▸ TRECHO DO DOCUMENTO:
Longa brasileiro que se passa dentro de um apartamento tem história que antecipa as dificuldades pandêmicas 

Texto por Leonardo Andreiko

Foto: O2 Filmes/Divulgação 

Quase como uma ironia do destino, o longa brasileiro A Nuvem Rosa retrata um casal que mal se conhece preso em casa por conta do aparecimento de uma tóxica e misteriosa nuvem assassina. Contudo, o que daria uma bela metáfora para explorar a pandemia da covid-19 foi curiosamente arquitetado anos antes – o filme fora rodado em 2017. 

De autoria (direção e roteiro) de Iuli Gerbase, que aqui assina seu longa de estreia, A Nuvem Rosa (Brasil, 2021 – O2 Filmes) orbita em torno, principalmente, dos dilemas e dificuldades de Giovana (Renata de Lélis). Presa apenas com o caso de uma noite só Yago (Eduardo Mendonça), seu arco é um que se assemelha com as dificuldades pandêmicas de 2020 em diante. A solidão entre desconhecidos passa a um relacionamento, que descamba em um casamento e até uma separação. Tudo dentro das quatro paredes desse apartamento, sempre de janela fechada.

▸ MATERIAL REUNIDO:
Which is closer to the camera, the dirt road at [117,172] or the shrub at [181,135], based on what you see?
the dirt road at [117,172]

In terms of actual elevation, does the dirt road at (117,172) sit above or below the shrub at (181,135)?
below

▸ ENUNCIADO DA TAREFA:
Segundo o texto sobre o filme A Nuvem Rosa, em que ano o filme foi rodado?

▸ CAMPO DE RESPOSTA:
O filme foi rodado em 2017.